• Activity list
**a.** Duplicate the part of the passage on 2019 strikes between "The General Motors" and "loss for GM.", inclusive.
**b.** Decide whether each statement agrees with the passage on 2019 strikes, answering yes or no and quoting the words of the passage that settle it: (i) The General Motors strike lasted 29 days. (ii) The Bureau of Labor Statistics began keeping track of strikes in 2001. (iii) Fewer than half of the workers on strike last year were teachers.
**c.** Extend the passage on 2019 strikes beyond its last sentence.

::: Text section :::

North Carolina’s teachers weren’t the only ones who walked out on the job en masse last year. Data released this week from the Bureau of Labor Statistics shows that 2019 had a higher number of “major work stoppages,” meaning strikes and lockouts, involving 1,000 or more workers than any year since 2001. The Economic Policy Institute notes that 2019 also saw the most strikes involving 20,000 or more workers than any year since 1993, when BLS first started keeping track.

The General Motors strike in September and October was the largest strike of the year in terms of work days lost; the 29-day strike, involving 46,000 workers, resulted in a cumulative loss of more than a million days of labor and a $600 million loss for GM.

But the rise in strikes has overwhelmingly been dominated by the education sector. More than half of all workers on strike last year were teachers, BLS data shows. The three largest strikes of the decade were held by teachers in North Carolina (twice, in 2018 and 2019) and in Arizona. While some teachers went on strike for better pay, many focused on legislative cuts to education and expansion of charter schools.

::: Material provided :::

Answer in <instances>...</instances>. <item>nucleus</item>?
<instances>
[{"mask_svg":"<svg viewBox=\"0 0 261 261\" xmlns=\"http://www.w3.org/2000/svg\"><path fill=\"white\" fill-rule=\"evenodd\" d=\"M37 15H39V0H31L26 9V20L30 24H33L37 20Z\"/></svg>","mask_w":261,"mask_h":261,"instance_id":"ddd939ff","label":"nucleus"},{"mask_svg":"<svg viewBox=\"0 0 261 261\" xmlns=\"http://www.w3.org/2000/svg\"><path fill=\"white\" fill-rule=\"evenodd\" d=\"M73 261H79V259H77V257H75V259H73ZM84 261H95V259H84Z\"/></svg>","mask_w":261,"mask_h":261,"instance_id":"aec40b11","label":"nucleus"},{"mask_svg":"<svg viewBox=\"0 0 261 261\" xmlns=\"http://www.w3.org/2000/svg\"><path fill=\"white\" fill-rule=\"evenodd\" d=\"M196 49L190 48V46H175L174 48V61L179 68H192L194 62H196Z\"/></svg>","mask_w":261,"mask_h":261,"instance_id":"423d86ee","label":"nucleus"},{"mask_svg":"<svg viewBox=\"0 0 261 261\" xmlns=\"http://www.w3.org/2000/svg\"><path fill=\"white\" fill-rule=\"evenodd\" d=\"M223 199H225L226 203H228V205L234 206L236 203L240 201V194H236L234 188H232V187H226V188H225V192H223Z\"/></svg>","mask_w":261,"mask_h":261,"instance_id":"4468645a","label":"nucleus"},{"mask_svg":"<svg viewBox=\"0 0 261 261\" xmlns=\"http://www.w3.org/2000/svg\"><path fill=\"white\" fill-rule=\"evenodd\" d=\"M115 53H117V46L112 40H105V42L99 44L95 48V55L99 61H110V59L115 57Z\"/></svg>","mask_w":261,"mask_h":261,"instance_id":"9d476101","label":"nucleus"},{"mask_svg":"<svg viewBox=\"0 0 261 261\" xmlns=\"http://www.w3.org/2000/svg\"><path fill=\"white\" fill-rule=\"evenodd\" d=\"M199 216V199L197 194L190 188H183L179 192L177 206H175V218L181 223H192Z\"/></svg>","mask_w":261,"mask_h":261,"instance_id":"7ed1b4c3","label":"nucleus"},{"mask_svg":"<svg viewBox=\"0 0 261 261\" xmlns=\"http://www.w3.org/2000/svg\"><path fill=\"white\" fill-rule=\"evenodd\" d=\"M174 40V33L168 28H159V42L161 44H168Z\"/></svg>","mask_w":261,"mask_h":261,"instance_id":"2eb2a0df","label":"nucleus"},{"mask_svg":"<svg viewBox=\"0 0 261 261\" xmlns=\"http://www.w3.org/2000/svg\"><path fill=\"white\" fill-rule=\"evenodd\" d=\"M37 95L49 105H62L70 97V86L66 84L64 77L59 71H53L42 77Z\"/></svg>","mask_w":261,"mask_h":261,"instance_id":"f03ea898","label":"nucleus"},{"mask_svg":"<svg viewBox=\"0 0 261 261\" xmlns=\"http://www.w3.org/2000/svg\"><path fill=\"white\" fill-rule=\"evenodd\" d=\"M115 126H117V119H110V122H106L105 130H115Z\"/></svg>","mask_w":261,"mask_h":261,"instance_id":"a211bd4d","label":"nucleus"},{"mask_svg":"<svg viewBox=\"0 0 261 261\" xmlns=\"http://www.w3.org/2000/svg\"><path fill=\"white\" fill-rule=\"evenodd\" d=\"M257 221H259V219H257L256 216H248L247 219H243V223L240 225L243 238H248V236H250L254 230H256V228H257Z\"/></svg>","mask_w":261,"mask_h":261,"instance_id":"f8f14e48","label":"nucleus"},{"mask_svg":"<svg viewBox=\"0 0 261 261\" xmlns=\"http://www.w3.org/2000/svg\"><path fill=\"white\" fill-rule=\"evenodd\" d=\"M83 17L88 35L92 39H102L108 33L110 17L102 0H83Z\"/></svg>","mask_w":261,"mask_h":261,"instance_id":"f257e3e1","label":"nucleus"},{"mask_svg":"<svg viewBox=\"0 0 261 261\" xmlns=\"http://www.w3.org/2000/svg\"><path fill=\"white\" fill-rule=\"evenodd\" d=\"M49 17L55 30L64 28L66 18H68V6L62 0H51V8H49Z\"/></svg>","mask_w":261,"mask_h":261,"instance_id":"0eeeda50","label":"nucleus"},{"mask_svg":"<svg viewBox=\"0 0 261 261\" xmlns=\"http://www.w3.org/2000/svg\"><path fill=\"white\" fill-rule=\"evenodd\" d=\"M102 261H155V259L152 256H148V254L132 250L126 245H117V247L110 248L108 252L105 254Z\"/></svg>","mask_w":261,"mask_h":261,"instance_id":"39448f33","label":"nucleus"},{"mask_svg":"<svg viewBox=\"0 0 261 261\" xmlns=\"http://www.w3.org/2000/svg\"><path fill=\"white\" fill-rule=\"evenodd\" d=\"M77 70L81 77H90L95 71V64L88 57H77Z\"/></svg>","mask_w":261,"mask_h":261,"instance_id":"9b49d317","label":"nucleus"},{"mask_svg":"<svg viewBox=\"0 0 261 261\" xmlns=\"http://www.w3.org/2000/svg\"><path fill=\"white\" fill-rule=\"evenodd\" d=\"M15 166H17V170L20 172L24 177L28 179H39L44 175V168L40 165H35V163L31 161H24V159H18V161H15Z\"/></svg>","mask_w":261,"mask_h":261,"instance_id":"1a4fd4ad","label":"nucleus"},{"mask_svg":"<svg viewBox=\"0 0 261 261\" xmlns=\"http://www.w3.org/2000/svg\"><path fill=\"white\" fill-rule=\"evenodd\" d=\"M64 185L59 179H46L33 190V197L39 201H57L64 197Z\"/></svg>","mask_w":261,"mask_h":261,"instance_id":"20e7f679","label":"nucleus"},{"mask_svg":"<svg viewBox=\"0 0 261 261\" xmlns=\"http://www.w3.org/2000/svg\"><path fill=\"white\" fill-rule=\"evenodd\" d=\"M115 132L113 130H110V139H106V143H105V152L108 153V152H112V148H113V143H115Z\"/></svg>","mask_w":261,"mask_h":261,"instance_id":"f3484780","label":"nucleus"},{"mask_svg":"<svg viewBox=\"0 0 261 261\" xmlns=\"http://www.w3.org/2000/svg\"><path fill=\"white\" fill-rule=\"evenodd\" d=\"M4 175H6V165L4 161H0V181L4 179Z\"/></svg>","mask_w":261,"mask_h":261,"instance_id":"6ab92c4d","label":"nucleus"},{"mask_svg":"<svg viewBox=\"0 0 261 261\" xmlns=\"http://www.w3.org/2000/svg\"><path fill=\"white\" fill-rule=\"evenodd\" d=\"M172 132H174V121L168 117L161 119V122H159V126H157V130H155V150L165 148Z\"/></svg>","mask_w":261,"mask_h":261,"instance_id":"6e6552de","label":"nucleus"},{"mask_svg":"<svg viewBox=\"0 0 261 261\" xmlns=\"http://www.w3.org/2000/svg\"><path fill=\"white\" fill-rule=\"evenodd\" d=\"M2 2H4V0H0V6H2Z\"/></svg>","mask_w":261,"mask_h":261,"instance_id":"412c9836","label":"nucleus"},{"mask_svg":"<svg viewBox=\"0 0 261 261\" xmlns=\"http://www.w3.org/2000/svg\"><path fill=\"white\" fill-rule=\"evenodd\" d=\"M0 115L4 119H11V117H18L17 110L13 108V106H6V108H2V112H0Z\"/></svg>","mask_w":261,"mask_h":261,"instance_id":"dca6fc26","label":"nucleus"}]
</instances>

:::

• Answers to the tasks
**a.**
The General Motors strike in September and October was the largest strike of the year in terms of work days lost; the 29-day strike, involving 46,000 workers, resulted in a cumulative loss of more than a million days of labor and a $600 million loss for GM.

**b.**
(i) Yes: "the 29-day strike, involving 46,000 workers"
(ii) No: "than any year since 1993, when BLS first started keeping track"
(iii) No: "More than half of all workers on strike last year were teachers"

**c.**
In a 2018 Mother Jones story,  Eddie Rios and Annie Ma analyzed data to show the decline of public school funding since the economic crash. “Education spending fell sharply following the recession,” they wrote. “In 2016, 25 states provided less funding per pupil for public schools than they did before the 2008 recession.”

As I wrote in December, the 2010s saw a surge of labor strike activity led largely by teachers unions:

The Chicago strike, which won teachers a 16 percent raise over four years and reduced emphasis on test scores in their evaluations, showed teachers around the country what was possible. By the end of the decade, the tactics used in Chicago had surged nationwide. The West Virginia teachers’ strike of February-March 2018 was soon followed by statewide strikes in ArizonaOklahomaKentuckyColorado and North Carolina—and by big wins. West Virginia teachers won a five percent pay raise and a commission to deal with insurance costs. In 2019, Los Angeles teachers won more counselors, nurses and librarians for their students. In Kentucky, Gov. Matt Bevin’s battles with the teachers’ union may have cost him reelection.

The end-of-decade rise in strikes comes even as the unemployment rate remains below 4 percent. In a report released yesterday, researchers at the Economic Policy Institute suggest that this means workers feel confident that if they lose their job for striking, they can find another. It also suggests workers are unsatisfied with their pay. “Working people are not seeing the robust wage growth that one might expect with such a low unemployment rate,” the researchers stated, “and inequality continues to grow.”